[To do]: Print the entries below word for word, starting at the line that contains "How far from the photographer's" and ending with the last line of the entries.

[Exercise input]:
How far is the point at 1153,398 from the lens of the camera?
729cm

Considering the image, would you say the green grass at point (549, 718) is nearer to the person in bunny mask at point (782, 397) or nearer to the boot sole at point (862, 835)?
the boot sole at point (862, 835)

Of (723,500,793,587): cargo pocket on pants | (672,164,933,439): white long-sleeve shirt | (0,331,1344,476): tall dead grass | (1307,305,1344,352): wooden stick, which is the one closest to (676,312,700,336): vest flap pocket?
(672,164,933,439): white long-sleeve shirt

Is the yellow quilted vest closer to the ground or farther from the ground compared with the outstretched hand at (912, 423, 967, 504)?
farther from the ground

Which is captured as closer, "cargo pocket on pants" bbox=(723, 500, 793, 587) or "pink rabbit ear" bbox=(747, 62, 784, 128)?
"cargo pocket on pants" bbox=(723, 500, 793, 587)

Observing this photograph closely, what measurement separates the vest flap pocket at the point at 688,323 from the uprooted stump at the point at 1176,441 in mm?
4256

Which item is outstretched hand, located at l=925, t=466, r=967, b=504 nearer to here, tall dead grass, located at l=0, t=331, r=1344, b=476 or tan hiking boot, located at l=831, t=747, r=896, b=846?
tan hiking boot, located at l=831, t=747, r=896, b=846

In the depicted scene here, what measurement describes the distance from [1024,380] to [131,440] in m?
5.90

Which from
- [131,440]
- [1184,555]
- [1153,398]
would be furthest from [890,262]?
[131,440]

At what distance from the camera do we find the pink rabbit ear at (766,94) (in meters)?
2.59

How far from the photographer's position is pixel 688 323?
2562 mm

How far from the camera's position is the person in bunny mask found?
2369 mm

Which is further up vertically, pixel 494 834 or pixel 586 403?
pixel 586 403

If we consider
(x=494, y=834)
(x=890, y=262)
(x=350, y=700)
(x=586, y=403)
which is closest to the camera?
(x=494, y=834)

[Written solution]:
How far from the photographer's position is pixel 688 323?
2562 mm

How far from the camera's position is the person in bunny mask found?
2369 mm

Which is further up vertically, pixel 494 834 or pixel 586 403?
pixel 586 403

If we consider
(x=494, y=834)
(x=890, y=262)
(x=350, y=700)
(x=586, y=403)
which is closest to the camera?
(x=494, y=834)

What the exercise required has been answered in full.